The research found a significant decrease in infections from April 2020 in many areas where dengue is spread by mosquitoes; The study estimates that there were 720,000 fewer cases of dengue fever worldwide in the first year of the pandemic, due to movement restrictions.
Epidemiologist at the London School of Hygiene and Tropical Medicine and senior author of the study, Dr. “We have found some really unexpected net benefits from Covid restrictions that will help us better fight dengue in the future,” said Oliver Brady. .
In 2019, more than 5 million people worldwide were infected with dengue fever, also known as “broken bone fever” because of the severe joint and muscle pain it caused.
Dr. Brady said at the beginning of the pandemic that he and other infectious disease researchers feared disasterAs resources are diverted to Covid-19 and other disease control measures such as mosquito spraying have been interrupted. The huge drop in dengue cases came as a happy surprise and left them eager to understand what could be causing it. They eliminated other potential factors, including environmental changes and decreases in reporting of dengue fever by public health agencies. That left only the severe deterioration in people’s movements as a plausible explanation, he said.
School closures, in particular, seem to have played a key role in reducing dengue cases. The main dengue vector, Aedes aegypti mosquitoes, are diurnal feeders. Most dengue control programs focus on spraying people’s homes to kill mosquitoes and monitoring for stagnant water that can feed them, under the assumption that transmission has occurred. “But if there was a situation where the house was really a risky place and mosquitoes were only biting the house, then you would expect stay-at-home orders to increase the risk – but we don’t see that in many countries,” he said.
The researchers do not suggest that stay-at-home orders should continue, but the emergency allowed for unexpected insight. Dr. Brady said their findings show biting at school or workplaces, which means mosquito control needs to be concentrated in public places. Dengue fever may have also fallen during stay-at-home orders because when people were infected, they were not going to places where new mosquitoes could bite them and transmit the virus to other people.

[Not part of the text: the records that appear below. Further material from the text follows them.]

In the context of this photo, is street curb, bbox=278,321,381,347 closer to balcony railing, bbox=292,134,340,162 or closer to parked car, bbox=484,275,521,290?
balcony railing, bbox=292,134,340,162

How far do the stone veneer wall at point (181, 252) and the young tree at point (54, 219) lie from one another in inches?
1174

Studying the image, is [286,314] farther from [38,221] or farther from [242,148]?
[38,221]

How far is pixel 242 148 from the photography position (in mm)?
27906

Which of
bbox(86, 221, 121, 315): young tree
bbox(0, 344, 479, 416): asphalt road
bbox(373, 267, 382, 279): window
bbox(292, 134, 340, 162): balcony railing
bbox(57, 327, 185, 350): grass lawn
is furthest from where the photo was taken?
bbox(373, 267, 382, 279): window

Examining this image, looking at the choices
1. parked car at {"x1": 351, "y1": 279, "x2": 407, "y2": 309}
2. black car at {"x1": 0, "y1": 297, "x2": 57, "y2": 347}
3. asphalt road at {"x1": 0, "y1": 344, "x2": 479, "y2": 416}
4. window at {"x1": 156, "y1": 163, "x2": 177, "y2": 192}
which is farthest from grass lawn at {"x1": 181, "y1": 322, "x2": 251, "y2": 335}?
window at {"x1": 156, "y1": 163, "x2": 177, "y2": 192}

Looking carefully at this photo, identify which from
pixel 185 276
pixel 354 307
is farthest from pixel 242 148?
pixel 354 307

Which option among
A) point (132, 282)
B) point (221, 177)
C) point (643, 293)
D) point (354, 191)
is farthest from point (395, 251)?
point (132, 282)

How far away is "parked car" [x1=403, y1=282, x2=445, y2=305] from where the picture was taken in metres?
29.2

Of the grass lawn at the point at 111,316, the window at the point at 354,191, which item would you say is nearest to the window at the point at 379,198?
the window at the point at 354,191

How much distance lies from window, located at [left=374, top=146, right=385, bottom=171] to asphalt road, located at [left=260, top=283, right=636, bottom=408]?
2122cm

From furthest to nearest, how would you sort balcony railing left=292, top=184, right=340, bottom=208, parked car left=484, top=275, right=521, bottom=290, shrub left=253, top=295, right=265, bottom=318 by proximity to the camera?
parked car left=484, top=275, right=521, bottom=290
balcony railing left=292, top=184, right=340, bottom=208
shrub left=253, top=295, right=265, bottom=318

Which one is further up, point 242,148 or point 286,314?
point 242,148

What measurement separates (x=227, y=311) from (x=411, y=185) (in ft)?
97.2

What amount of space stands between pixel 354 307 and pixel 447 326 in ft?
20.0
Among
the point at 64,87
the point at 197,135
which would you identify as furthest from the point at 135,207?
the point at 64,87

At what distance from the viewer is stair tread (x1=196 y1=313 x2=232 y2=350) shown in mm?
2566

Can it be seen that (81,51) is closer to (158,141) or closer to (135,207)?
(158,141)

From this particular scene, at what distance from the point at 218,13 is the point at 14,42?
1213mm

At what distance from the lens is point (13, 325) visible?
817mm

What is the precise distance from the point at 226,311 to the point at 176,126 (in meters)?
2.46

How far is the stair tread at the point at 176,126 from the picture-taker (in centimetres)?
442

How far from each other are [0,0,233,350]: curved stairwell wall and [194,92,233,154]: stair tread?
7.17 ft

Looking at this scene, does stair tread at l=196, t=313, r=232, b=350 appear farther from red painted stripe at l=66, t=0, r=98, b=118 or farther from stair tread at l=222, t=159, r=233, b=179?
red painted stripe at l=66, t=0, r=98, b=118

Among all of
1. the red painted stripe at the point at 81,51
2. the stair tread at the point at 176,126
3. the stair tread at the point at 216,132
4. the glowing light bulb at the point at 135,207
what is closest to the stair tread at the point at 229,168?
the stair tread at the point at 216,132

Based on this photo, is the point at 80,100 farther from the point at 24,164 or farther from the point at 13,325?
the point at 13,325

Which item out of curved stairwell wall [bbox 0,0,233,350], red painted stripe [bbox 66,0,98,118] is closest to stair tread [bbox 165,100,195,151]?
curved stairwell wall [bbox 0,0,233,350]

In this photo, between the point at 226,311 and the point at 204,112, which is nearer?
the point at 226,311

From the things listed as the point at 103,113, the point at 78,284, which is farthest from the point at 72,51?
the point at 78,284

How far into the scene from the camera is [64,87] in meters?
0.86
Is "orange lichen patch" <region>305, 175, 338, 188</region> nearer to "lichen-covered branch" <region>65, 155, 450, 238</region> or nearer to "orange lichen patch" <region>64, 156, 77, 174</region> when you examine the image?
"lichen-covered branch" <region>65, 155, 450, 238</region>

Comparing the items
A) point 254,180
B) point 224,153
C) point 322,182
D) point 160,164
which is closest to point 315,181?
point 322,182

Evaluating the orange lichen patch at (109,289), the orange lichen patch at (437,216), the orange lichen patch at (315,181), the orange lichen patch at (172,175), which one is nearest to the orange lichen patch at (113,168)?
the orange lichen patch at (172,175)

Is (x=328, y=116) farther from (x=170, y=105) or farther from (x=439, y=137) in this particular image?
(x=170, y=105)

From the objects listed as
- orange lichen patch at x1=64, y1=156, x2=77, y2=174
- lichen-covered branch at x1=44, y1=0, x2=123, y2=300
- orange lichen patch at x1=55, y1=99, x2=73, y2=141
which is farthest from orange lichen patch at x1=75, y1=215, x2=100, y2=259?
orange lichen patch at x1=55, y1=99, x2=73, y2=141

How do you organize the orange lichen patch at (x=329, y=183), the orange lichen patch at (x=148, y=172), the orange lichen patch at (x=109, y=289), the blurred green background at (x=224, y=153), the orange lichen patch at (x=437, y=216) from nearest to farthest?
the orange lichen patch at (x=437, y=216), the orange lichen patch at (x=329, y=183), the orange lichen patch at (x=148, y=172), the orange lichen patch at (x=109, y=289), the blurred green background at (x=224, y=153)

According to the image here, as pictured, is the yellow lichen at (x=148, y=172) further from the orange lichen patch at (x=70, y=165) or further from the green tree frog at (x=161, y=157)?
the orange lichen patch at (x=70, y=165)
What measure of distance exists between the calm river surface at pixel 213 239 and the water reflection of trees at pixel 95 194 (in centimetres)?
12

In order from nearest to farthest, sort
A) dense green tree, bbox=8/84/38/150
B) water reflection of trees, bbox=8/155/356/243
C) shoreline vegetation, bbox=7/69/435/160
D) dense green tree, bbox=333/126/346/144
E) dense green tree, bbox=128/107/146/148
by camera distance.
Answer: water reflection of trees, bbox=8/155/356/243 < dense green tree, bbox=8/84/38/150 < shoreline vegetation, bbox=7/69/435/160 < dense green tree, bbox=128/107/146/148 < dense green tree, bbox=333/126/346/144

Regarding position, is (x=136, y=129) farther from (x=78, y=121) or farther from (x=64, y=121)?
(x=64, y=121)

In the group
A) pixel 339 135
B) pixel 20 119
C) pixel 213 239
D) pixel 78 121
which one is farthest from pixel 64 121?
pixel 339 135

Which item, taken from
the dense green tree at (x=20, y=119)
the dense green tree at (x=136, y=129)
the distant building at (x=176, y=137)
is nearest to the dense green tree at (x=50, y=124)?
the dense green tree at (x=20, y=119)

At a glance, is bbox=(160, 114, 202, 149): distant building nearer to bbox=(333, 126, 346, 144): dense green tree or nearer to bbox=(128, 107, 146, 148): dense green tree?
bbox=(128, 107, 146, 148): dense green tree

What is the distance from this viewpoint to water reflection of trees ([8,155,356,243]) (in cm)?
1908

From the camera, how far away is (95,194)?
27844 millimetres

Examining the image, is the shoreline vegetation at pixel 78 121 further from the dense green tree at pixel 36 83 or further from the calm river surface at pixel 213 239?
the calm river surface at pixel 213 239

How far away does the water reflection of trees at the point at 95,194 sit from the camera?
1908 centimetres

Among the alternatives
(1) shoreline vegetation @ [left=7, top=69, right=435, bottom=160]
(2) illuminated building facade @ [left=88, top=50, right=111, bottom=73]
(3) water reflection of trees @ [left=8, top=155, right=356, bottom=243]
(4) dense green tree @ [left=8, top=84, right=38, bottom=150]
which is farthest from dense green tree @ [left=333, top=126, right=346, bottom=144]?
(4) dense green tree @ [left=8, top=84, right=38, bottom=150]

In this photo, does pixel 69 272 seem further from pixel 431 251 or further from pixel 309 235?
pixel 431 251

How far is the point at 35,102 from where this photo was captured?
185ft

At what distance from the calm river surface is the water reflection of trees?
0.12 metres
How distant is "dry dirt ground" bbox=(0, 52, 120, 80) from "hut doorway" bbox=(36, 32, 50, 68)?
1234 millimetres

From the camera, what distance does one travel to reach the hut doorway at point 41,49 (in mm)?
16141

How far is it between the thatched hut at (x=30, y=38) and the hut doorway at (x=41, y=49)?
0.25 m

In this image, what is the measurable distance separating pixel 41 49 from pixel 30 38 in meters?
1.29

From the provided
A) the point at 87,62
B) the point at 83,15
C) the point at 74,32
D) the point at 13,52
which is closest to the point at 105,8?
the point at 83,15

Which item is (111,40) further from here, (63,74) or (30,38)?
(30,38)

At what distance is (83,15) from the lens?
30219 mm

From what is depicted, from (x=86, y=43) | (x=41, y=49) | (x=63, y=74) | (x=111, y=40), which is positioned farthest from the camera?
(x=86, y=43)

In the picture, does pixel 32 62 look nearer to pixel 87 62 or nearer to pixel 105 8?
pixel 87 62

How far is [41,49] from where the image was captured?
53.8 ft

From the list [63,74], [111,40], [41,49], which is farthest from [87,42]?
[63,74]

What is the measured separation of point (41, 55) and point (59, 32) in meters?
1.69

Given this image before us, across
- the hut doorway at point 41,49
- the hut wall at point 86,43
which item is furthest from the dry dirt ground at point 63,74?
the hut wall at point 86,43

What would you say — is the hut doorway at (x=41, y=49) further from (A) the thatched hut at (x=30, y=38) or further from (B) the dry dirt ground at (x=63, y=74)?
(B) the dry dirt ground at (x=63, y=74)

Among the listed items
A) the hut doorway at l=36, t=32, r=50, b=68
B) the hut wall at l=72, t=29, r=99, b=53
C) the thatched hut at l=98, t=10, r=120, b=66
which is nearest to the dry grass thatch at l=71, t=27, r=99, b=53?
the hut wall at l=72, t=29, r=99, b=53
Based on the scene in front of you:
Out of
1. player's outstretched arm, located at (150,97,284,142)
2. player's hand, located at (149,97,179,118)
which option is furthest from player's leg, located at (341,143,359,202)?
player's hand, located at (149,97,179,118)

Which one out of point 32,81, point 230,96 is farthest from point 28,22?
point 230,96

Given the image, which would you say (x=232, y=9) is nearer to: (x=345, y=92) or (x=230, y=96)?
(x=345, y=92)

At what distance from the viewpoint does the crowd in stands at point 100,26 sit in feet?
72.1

The study may prove that dengue symptoms are closely related to other mosquito-borne viruses, including Zika and chikungunya. However, Dr. Brady warned that soon-to-be dengue data for 2021 and for the post-pandemic period could bring bad news: infection rates could return to pre-Covid levels or worse if vector control programs are announced. deteriorating, immune levels may have dropped as fewer people were exposed, he said.